The Swedish defeat was cemented
When the negotiations ended, the Finnish negotiators had got what they wanted, the streaming quota was doubled in the central Baltic Sea and the country’s agriculture minister was “very satisfied”. While Sweden’s Rural Affairs Minister Peter Kullgren was “disappointed” that the quotas were not lower. And the Swedish defeat was cemented by a “very concerned” Prime Minister Ulf Kristersson:
– There is an obvious risk of overfishing, Kristersson told TT.
So how can this disappointment be presented as anything other than a bad negotiation? According to the Minister for Rural Affairs, the result would have been even worse if Sweden had not participated in the decision. And on that point he is supported by the Finnish side, where an official tells TV4 that the two countries had a good cooperation, although without wanting to specify on which points Finland had to compromise.

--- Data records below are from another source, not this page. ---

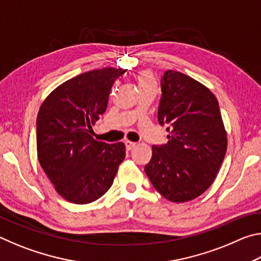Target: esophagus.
<instances>
[{
    "label": "esophagus",
    "instance_id": "34e87169",
    "mask_svg": "<svg viewBox=\"0 0 261 261\" xmlns=\"http://www.w3.org/2000/svg\"><path fill=\"white\" fill-rule=\"evenodd\" d=\"M125 147L127 151H130V149L134 148L136 146V143H134V141H130V140H125Z\"/></svg>",
    "mask_w": 261,
    "mask_h": 261
}]
</instances>
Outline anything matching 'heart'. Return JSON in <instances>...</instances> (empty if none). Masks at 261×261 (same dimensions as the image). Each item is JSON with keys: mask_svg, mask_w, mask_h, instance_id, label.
Instances as JSON below:
<instances>
[{"mask_svg": "<svg viewBox=\"0 0 261 261\" xmlns=\"http://www.w3.org/2000/svg\"><path fill=\"white\" fill-rule=\"evenodd\" d=\"M138 82H139V86L147 85V84H155V82H154L153 76L149 72H147V71L139 74Z\"/></svg>", "mask_w": 261, "mask_h": 261, "instance_id": "b5f03b06", "label": "heart"}]
</instances>
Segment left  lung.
<instances>
[{
    "label": "left lung",
    "mask_w": 261,
    "mask_h": 261,
    "mask_svg": "<svg viewBox=\"0 0 261 261\" xmlns=\"http://www.w3.org/2000/svg\"><path fill=\"white\" fill-rule=\"evenodd\" d=\"M158 109L168 141L153 145L145 173L156 191L174 202L192 200L214 182L227 151V134L215 95L199 82L168 70Z\"/></svg>",
    "instance_id": "obj_1"
}]
</instances>
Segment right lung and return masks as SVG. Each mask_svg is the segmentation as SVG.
Masks as SVG:
<instances>
[{
    "instance_id": "right-lung-1",
    "label": "right lung",
    "mask_w": 261,
    "mask_h": 261,
    "mask_svg": "<svg viewBox=\"0 0 261 261\" xmlns=\"http://www.w3.org/2000/svg\"><path fill=\"white\" fill-rule=\"evenodd\" d=\"M126 69L84 72L55 88L37 117L39 162L56 191L73 204H88L108 191L125 158L123 143L91 136L107 109L110 90Z\"/></svg>"
}]
</instances>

Could Sweden have done differently?
Peter Kullgren’s solution becomes the politician’s: to pick out a precise number as a measure that the defeat was also a success. According to Kullgren, the quotas would have been at least 15,000 tonnes higher if Sweden had pulled out of the negotiations.
So could Sweden have done differently? Critics from, for example, the Green Party say that Peter Kullgren should have been more active, much earlier and for a longer period. But even the most critical basically agrees with the Minister of Rural Affairs that the situation in these fisheries negotiations is difficult, because Sweden is alone in wanting to reduce the quotas and then you have no possibility of getting other countries to join you – you stand alone.
They are the losers
Researchers in Sweden believe that the strong and loud Swedish debate about fishing has caused Sweden’s governments to follow a different line than other Baltic Sea countries. And this is the reason why Sweden does not bring other countries along on a more restrictive line.
The consequences of the announcement about the new fishing quotas are that industrial fishing in the Baltic Sea can continue. The losers are fishermen, researchers and politicians who, like the prime minister, believe that this will lead to overfishing and increasingly worse consequences for the Baltic Sea. And if they are right, the big loser is the Baltic Sea.